• Passage extrait:

La manière d’évaluer l’omniprésence de l’anglais en informatique est de considérer le contenu du web sous l’angle de la langue : 80 % de tous les sites, toutes catégories confondues, sont en anglais, contre 2 % en français (données de 1998). À très brève échéance, la présence de l’anglais devrait diminuer à plus ou moins 40 % lorsque des sites seront créés dans les langues des divers pays, au fur et à mesure qu’ils se brancheront sur le réseau. Car la forte présence de l’anglais tient au fait que les pays anglophones ont été les premiers à fréquenter le réseau : au début de 1997, environ 66 % des hôtes d’Internet provenaient des États-Unis, du Canada anglais, d’Australie ou de Grande-Bretagne. La concurrence informatique entre les langues s’ajoute donc à toutes les autres manifestations de cette concurrence dans un monde de plus en plus ouvert mais qui se rétrécit chaque jour un peu plus. Une conviction commune s’est imposée peu à peu : les langues qui ne seront pas dotées d’un traitement informatisé ne pourront plus desservir correctement et complètement leurs propres locuteurs ; elles perdront petit à petit de leur utilité et de leur prestige auprès d’eux et leur pouvoir d’attraction sur le plan international diminuera.

La langue française, dans cette concurrence, possède des atouts sur lesquels elle peut s’appuyer pour améliorer sa position.

La langue française, tout comme l’anglais ou l’espagnol, est une langue de grande diffusion qui donne accès à un marché composé de millions de consommateurs potentiels de produits informatiques. Ce marché est en pleine expansion dans les pays industrialisés de langue française, au Québec et en Europe (France, Communauté française de Belgique, Suisse, Luxembourg). Il sera encore plus grand quand les conditions faciliteront la pénétration de l’informatique dans les pays de la francophonie, pays en émergence ou en développement. Encore faut-il, pour que ce marché se maintienne et s’étende, que les produits en langue française soient de haute qualité, qu’ils couvrent toute la gamme des besoins ; sinon, les produits en langue anglaise continueront de bénéficier de leur excellente réputation et, en conséquence, domineront encore le marché.

• Exercice écrit A: Recopiez mot pour mot, dans le texte sur l’anglais et le français en informatique, le passage qui va de « La langue française, tout » jusqu’à « encore le marché. ».
• Exercice écrit B: Prolongez le texte sur la place du français en informatique en reprenant après sa dernière phrase.

• Données fournies:

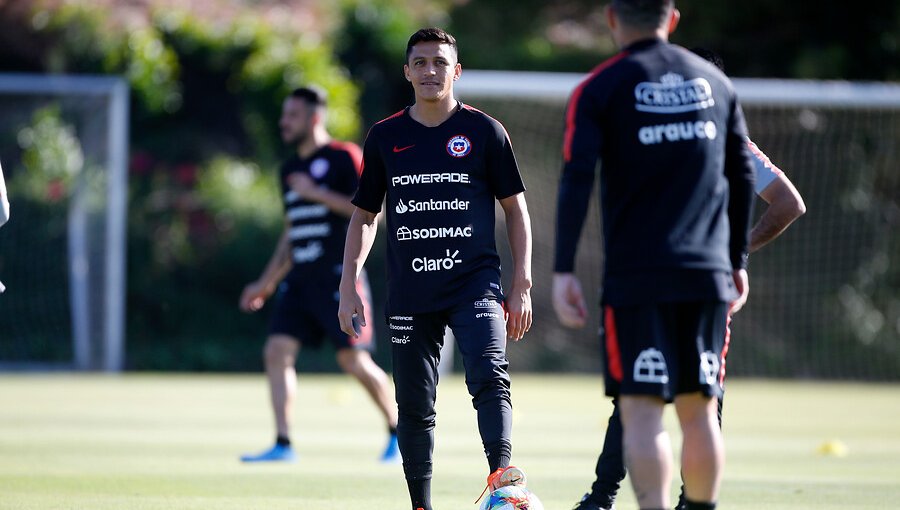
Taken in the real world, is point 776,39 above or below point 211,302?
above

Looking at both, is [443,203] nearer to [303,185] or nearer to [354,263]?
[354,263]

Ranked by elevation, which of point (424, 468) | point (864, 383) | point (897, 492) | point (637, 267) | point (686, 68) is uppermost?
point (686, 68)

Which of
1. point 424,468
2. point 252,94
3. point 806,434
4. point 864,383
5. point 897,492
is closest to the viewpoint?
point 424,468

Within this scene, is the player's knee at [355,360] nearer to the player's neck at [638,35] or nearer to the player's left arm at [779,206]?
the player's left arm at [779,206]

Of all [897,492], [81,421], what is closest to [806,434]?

...

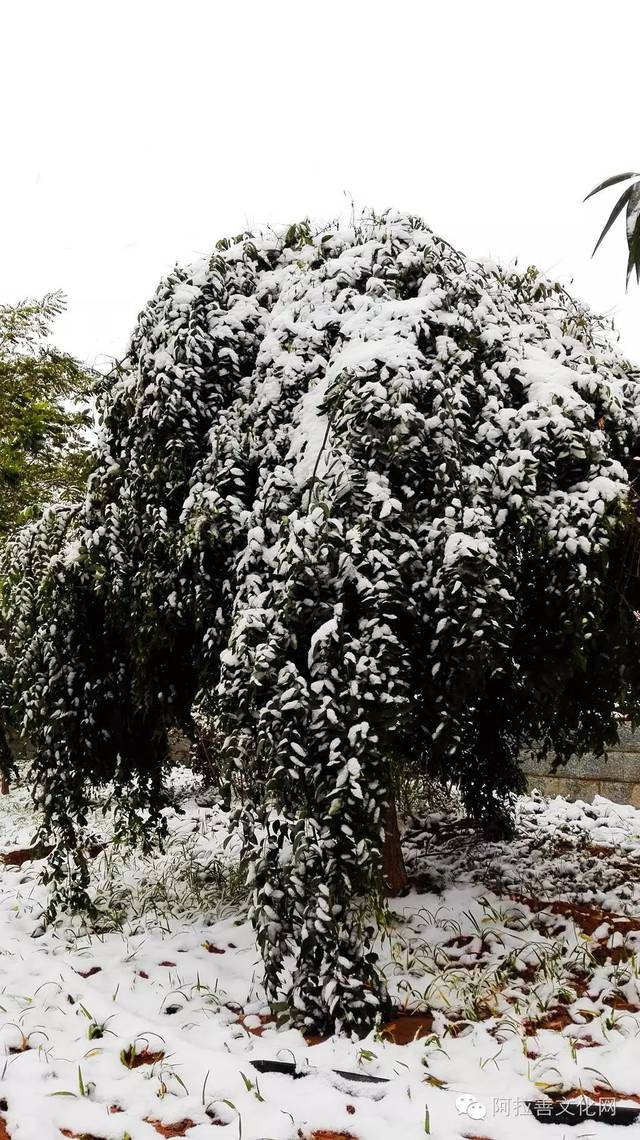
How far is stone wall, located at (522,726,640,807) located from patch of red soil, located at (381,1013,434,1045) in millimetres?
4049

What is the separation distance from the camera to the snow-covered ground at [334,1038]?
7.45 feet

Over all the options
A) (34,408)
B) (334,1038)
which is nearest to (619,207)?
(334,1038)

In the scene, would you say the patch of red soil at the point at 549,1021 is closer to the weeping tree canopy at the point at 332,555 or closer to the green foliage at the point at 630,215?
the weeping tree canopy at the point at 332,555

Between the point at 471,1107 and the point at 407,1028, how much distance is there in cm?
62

• Réponse A:
La langue française, tout comme l’anglais ou l’espagnol, est une langue de grande diffusion qui donne accès à un marché composé de millions de consommateurs potentiels de produits informatiques. Ce marché est en pleine expansion dans les pays industrialisés de langue française, au Québec et en Europe (France, Communauté française de Belgique, Suisse, Luxembourg). Il sera encore plus grand quand les conditions faciliteront la pénétration de l’informatique dans les pays de la francophonie, pays en émergence ou en développement. Encore faut-il, pour que ce marché se maintienne et s’étende, que les produits en langue française soient de haute qualité, qu’ils couvrent toute la gamme des besoins ; sinon, les produits en langue anglaise continueront de bénéficier de leur excellente réputation et, en conséquence, domineront encore le marché.

• Réponse B:
Les concepteurs-producteurs de système informatique sont très sensibles à cet aspect des choses. Leur objectif est qu’il y ait au moins un ordinateur par famille pour pouvoir ainsi, par la suite, vendre les produits et services qui exigent la possession et l’utilisation d’un appareil. Cet objectif ne peut être atteint, et ils en sont parfaitement conscients, que si les ordinateurs fonctionnent dans la langue de la famille, en conséquence dans la langue ou les langues du pays. Il faut donc s’attendre à une profonde modification de la stratégie marketing des grandes sociétés d’informatique. Un virage s’amorce qui modifiera la manière de procéder à la programmation des systèmes. Par exemple, Microsoft serait sur le point de séparer langue et programmation. La programmation se ferait en langage machine et comporterait des points d’ancrage où insérer un texte. Les textes seraient disponibles dans les différentes langues des marchés visés. Au moment de produire une version d’un produit pour un marché linguistique donné, le texte dans cette langue serait appelé par la programmation et se placerait à l’endroit voulu dans l’interface du produit. La synthèse programmation-texte serait ainsi réalisée pour chaque langue sans qu’il soit nécessaire de retoucher à la programmation. C’est ce qu’on appelle la localisation. Dans cette perspective, il serait même possible de prendre en compte la variation linguistique d’une même langue, par exemple l’espagnol, l’anglais et le français, toutes langues dont les usages nationaux comportent de légères différences qui ne gênent en rien l’intercompréhension, mais qui sont pertinentes en traitement automatique de la langue.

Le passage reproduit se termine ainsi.